20131118

WATERGATE

"We must make the world safe for democracy," Woodrow Wilson reasoned.

At 2:00a.m. (Eastern Standard Time) on the Saturday of June 17 1972, five men working for the Richard Nixon's Committee to Re-elect the President were caught inside the 6th floor of the Democratic National Committee at the Watergate office building in Washington. At the time Richard Nixon was in the Bahamas. The men were accused of spying. Some 64 conversations were reportedly taped.

The actions of the men from the Richard Nixon's Committee to Re-elect the President almost brought the nation to the brink of the worst constitutional crisis since the American Civil War.

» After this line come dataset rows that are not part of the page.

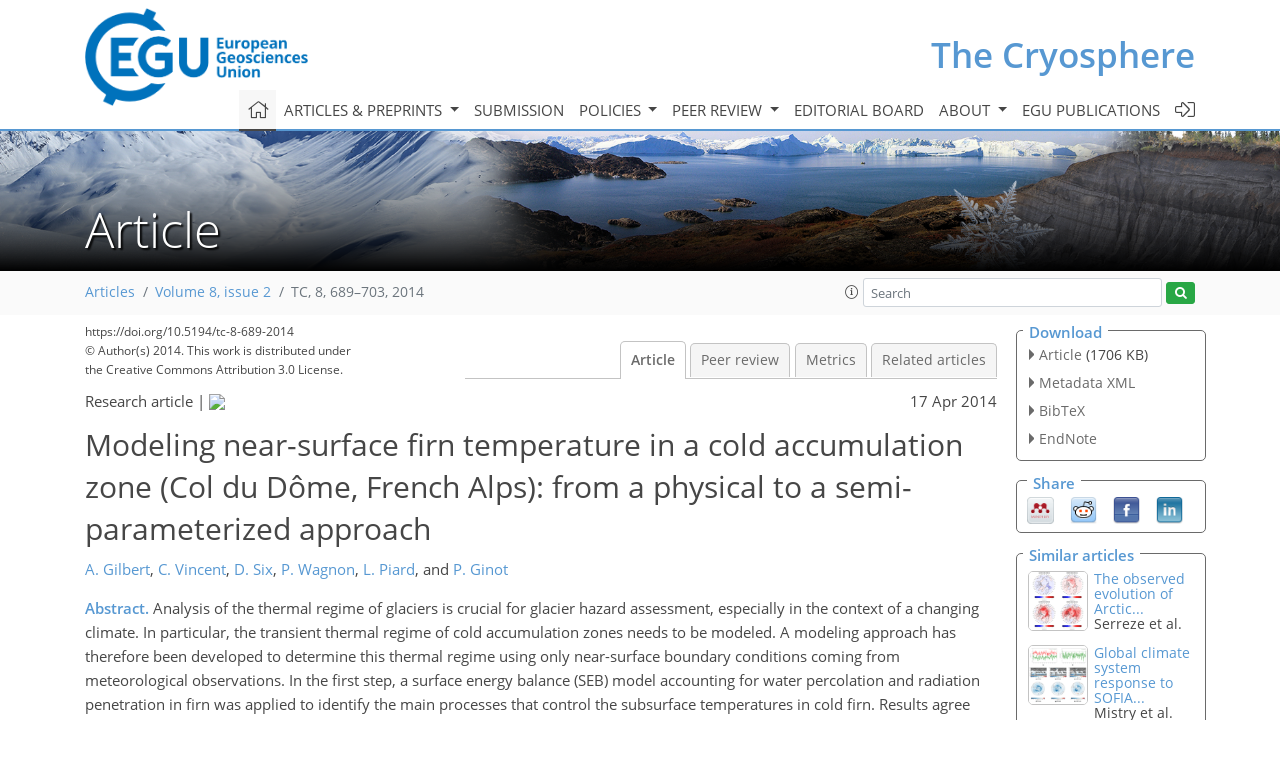

--- FILE ---
content_type: text/html; charset=UTF-8
request_url: https://editor.copernicus.org/similarArticles.php?article=22513&journal=25&isSecondStage=1&ajax=true
body_size: 502
content:

        
        <div class="widget dark-border download-and-links" id="similarArticles">
            <div class="legend journal-contentLinkColor">Similar articles</div>
            <div class="content">
                    <div class="grid-container">
                        <div class="mobile-grid-40 tablet-grid-40 grid-40 ">
                            <a class="similar-article-avatar" href="https://tc.copernicus.org/articles/20/411/2026/" target="_blank">
                                <img  border="0" src="https://tc.copernicus.org/articles/20/411/2026/tc-20-411-2026-avatar-thumb80.png"  data-caption="© Author(s). Distributed under the Creative Commons Attribution 4.0 License." data-web="https://tc.copernicus.org/articles/20/411/2026/tc-20-411-2026-avatar-web.png" data-width="531" data-height="600">
                            </a>

                        </div>
                        <div class="mobile-grid-60 tablet-grid-60 grid-60">
                            <a class="article-title " target="_blank" href="https://tc.copernicus.org/articles/20/411/2026/">
                                 The observed evolution of Arctic...
                            </a>
                            <div class="authors">Serreze et al.</div>
                        </div>
                    </div>

                    <div class="grid-container">
                        <div class="mobile-grid-40 tablet-grid-40 grid-40 ">
                            <a class="similar-article-avatar" href="https://tc.copernicus.org/articles/19/6989/2025/" target="_blank">
                                <img  border="0" src="https://tc.copernicus.org/articles/19/6989/2025/tc-19-6989-2025-avatar-thumb80.png"  data-caption="© Author(s). Distributed under the Creative Commons Attribution 4.0 License." data-web="https://tc.copernicus.org/articles/19/6989/2025/tc-19-6989-2025-avatar-web.png" data-width="600" data-height="566">
                            </a>

                        </div>
                        <div class="mobile-grid-60 tablet-grid-60 grid-60">
                            <a class="article-title " target="_blank" href="https://tc.copernicus.org/articles/19/6989/2025/">
                                 Global climate system response to SOFIA...
                            </a>
                            <div class="authors">Mistry et al.</div>
                        </div>
                    </div>

                    <div class="grid-container">
                        <div class="mobile-grid-40 tablet-grid-40 grid-40 ">
                            <a class="similar-article-avatar" href="https://tc.copernicus.org/articles/19/4929/2025/" target="_blank">
                                <img  border="0" src="https://tc.copernicus.org/articles/19/4929/2025/tc-19-4929-2025-avatar-thumb80.png"  data-caption="© Author(s). Distributed under the Creative Commons Attribution 4.0 License." data-web="https://tc.copernicus.org/articles/19/4929/2025/tc-19-4929-2025-avatar-web.png" data-width="600" data-height="469">
                            </a>

                        </div>
                        <div class="mobile-grid-60 tablet-grid-60 grid-60">
                            <a class="article-title " target="_blank" href="https://tc.copernicus.org/articles/19/4929/2025/">
                                 Similarities between sea ice area...
                            </a>
                            <div class="authors">Bartsch et al.</div>
                        </div>
                    </div>

            </div>
        </div>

The scandal eventually brought Richard Nixon's presidency to an end (in August 1974).

At issue: the presidential actions were not beyond the law. "There is nothing in the Constitution that gives the President any power to withhold from an authorized Congressional committee evidence relating to campaign activity or evidence of criminal wrongdoing by his aides," it was explained. "(Richard Nixon) originally refused to permit his aides to appear before the committee on grounds that the constitutional principle of separation of powers would be endangered. He reversed this position only when it became clear the investigation could not be stopped."

It was argued Richard Nixon did not have any "real understanding of the constitutional checks and balances." The special prosecutor pointed out at the time, "Who is to be the arbiter of what the Constitution says? (President Nixon) may be right in how he reads the Constitution. He may be wrong. If he is wrong, who is there to tell him so? What then becomes of our constitutional form of government? The nation’s constitutional form of government is in serious jeopardy if the President, any president, is to say that the Constitution means what he says it does and there is no one, not even the Supreme Court, to tell him otherwise."

Richard Nixon maintained Watergate was "probably the broadest but thinnest scandal in American history...To say (Watergate) is like the Teapot Dome (bribery scandal 1920-23) is comparing apples to oranges, and rather poor oranges, too."

Richard Nixon's departure was said "marked both the culmination and the resolution of one of the nation’s greatest constitutional crises since the Constitution went into effect in 1789."